» Passage to read:

==============================

In the ever-evolving landscape of data management, organizations are constantly seeking efficient ways to harness the power of their data for informed decision-making. Data lakes have emerged as a game-changer, offering a scalable and flexible solution for storing, processing, and analyzing vast volumes of diverse data. Within the architecture of a data lake, data is categorized into distinct tiers, each serving a unique purpose in the data lifecycle. we’ll get into the intricacies of the Bronze, Silver, and Gold data tiers, exploring their roles and significance in the data management process.

Different tiers Of Data: (Bronze →Silver →Gold)

Bronze Tier: Raw Data Ingestion

At the foundation of the data lake lies the Bronze tier, where raw data is ingested in its purest form. This data tier serves as the initial repository for all incoming data from various sources, such as Licious apps, Services and external partners, and more. The primary objective of the Bronze tier is to ensure that no data is lost.

==============================

Dataset entries:

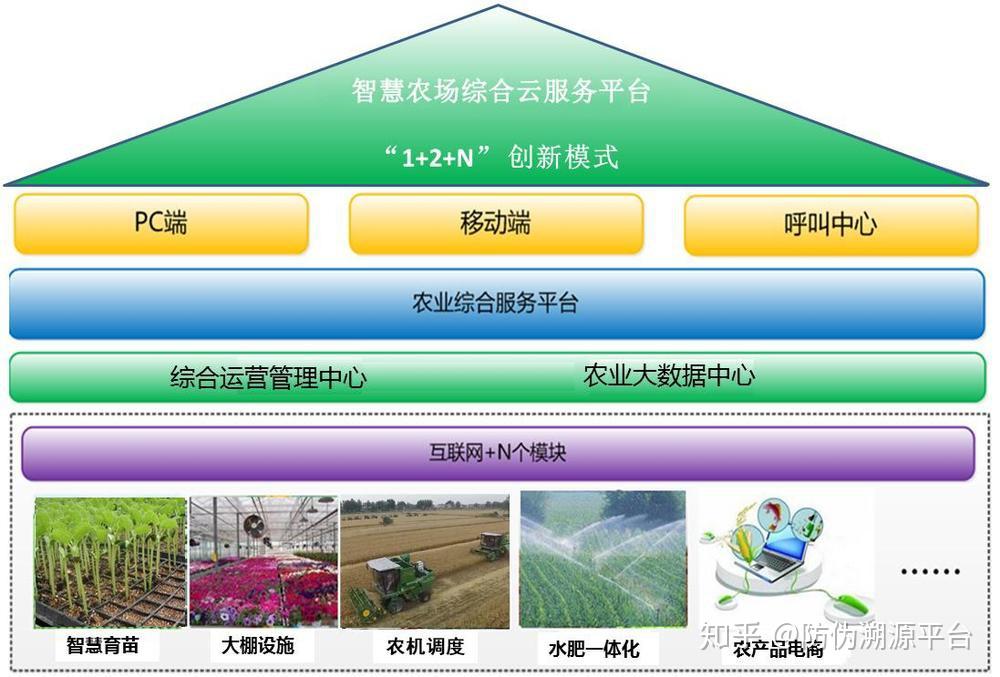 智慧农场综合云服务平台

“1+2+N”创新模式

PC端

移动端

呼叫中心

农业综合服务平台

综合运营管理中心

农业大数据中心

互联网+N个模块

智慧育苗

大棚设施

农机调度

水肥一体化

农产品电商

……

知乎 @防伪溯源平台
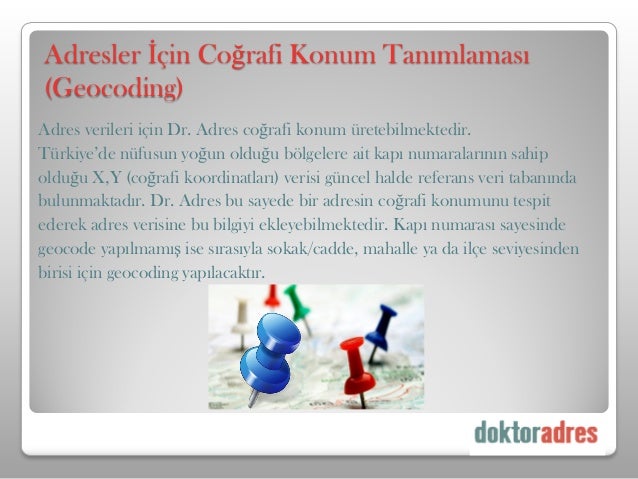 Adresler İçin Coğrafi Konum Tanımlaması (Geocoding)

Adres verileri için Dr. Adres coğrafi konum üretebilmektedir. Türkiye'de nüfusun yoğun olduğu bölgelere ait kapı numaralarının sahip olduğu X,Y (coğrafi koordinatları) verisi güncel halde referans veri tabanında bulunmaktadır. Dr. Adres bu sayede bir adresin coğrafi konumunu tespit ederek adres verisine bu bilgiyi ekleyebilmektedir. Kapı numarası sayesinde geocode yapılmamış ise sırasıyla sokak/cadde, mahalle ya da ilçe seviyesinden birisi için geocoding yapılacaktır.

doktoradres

==============================

» Aim of the task: In the passage on data lake tiers, what is the primary objective of the Bronze tier?

» Written response: Its primary objective is to ensure that no data is lost.